Depletion of DHX15 induces autophagy associated with suppressing mTORC1. (A) The levels of phosphorylated substrates of the mTORC1 complex in HepG2 cells transiently transfected with DHX15 siRNA (siDHX15) or scrambled control siRNA (siControl) were analyzed by western blotting. Treatment with Torin 1 (250 nM) for 6 h was used as a positive control. Treatment with DMSO was used as a negative control. β-Actin was used as a loading control. *P < 0.05. (B) Data are representative western blots of three independent assays. *P < 0.05, **P < 0.001 (C) HepG2 cells transiently transfected with siDHX15 or siControl were treated with 200 nM rapamycin for 2 h and harvested for western blotting. Treatment with DMSO was used as a negative control. β-Actin was used as a loading control. *P < 0.05. (D) LC3 and SQSTM1/p62 levels in HepG2 cells transiently transfected with siDHX15 or siControl were measured by western blotting. Treatment with Torin 1 (250 nM) for 6 h was used as a positive control. *P < 0.05.

Figure 4

DHX15 suppresses the growth of HCC cells by inhibiting autophagy. (A) The relative viability of DHX15-knockdown cells with or without autophagy inhibition was measured by CCK-8 assay.

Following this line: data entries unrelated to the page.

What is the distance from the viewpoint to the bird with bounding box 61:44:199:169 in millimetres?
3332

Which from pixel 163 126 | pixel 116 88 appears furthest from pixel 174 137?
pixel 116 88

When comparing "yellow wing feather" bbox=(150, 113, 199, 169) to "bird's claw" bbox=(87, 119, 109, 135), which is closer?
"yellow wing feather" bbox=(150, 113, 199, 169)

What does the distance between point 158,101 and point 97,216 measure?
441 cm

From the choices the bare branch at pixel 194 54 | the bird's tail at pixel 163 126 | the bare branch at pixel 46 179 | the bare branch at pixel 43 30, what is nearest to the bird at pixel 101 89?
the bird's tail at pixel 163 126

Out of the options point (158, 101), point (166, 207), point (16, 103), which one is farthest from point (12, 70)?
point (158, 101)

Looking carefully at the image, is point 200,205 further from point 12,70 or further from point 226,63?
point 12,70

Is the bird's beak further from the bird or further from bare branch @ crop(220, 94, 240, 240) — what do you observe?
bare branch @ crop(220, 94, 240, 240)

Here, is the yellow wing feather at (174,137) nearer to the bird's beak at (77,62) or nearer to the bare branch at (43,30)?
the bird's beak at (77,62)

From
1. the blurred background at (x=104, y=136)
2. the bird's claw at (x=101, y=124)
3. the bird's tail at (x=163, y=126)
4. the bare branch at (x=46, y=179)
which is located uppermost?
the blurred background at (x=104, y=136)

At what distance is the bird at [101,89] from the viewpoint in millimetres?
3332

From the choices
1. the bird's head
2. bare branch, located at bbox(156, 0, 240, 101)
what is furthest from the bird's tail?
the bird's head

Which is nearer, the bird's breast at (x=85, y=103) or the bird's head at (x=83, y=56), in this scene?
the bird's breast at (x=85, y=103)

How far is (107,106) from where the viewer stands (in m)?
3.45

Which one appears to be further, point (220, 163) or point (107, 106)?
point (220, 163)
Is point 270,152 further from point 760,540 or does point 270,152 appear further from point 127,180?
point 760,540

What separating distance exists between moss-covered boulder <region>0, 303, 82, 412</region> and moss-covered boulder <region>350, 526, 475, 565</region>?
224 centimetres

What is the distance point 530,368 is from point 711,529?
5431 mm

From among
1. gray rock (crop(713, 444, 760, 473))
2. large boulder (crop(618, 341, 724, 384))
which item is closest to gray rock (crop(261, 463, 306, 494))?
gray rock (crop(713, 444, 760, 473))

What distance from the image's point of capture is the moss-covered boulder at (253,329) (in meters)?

The data are presented as the mean ± SEM (n = 3). ***P < 0.001. (B) The Ki67-positive puncta in DHX15-knockdown HepG2 cells with or without ATG5 siRNA (si-ATG5) treatment were analyzed by immunofluorescence. Cellular nuclei were counterstained with DAPI. Representative images were obtained at 600× magnification. Scale bars: 20 μm. The graph shows the results of statistical analysis of the numbers of Ki67-positive puncta per cell. The data are presented as the mean ± SEM (n = 10). ***P < 0.001. (C) After HepG2 cells had been cotransfected with or without DHX15 and si-ATG5 and incubated for 12 days, colonies were stained with Coomassie brilliant blue and counted (scale bar: 5 mm). The data are the mean ± SEM (n = 3). **P < 0.01. (D) The relative viability of cells overexpressing DHX15 with or without autophagy inhibition was measured by CCK-8 assay. The data are presented as the mean ± SEM (n = 3). **P < 0.01.

Figure 5

Expression of DHX15 in human liver cancer tissues. (A) Expression of DHX15 was detected with immunohistologic staining in tumor tissues and adjacent non-tumor tissues of the representative liver cancer patients. Scale bars: 50 um. (B) Plots of percentage of DHX15 positive cells to total cells in human liver cancer tissues. The data are presented as the mean ± SEM. Unpaired Student's t-test (n = 20). ****P < 0.0001.